= Abass Sheikh Mohamed =

Kenyan politician

Abass Sheikh Mohamed (born 1958 in Wajir) is a Kenyan politician currently serving as a senator for the Wajir County elected on the ticket of United Democratic Movement (UDM) in 2022. He was previously a member of the 11th parliament of Kenya from Wajir East Constituency in Wajir County. He was elected on the ticket of the United Republican Party (URP) with the support of Jubilee Coalition in 2013.

== Education and career ==
Abass Mohamed attended Wajir Primary School and Mandera High School before proceeding to Egerton University where he earned a diploma in range management and a degree in natural resource management. He holds a post-graduate diploma in sustainable local economic development and an MBA in strategic marketing from Erasmus University in the Netherland. Mohamed is the CEO of Kenya Livestock Marketing Council (KLMC).

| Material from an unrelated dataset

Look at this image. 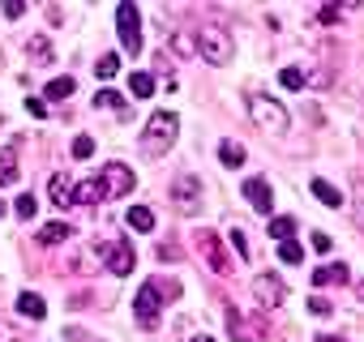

He was elected to the 11th national assembly of Kenya in 2013 on the ticket of URP and with support of Jubilee Coalition. In the parliament, he served on the house committee on Defense and Foreign Relations. He lost reelection to Rashid Kassim Amiin in 2017. He was elected to the senate in 2022 on the ticket of UDM scoring 36, 201 votes to defeat his challenger Shallow Abdullahi Yahya who polled 33,580.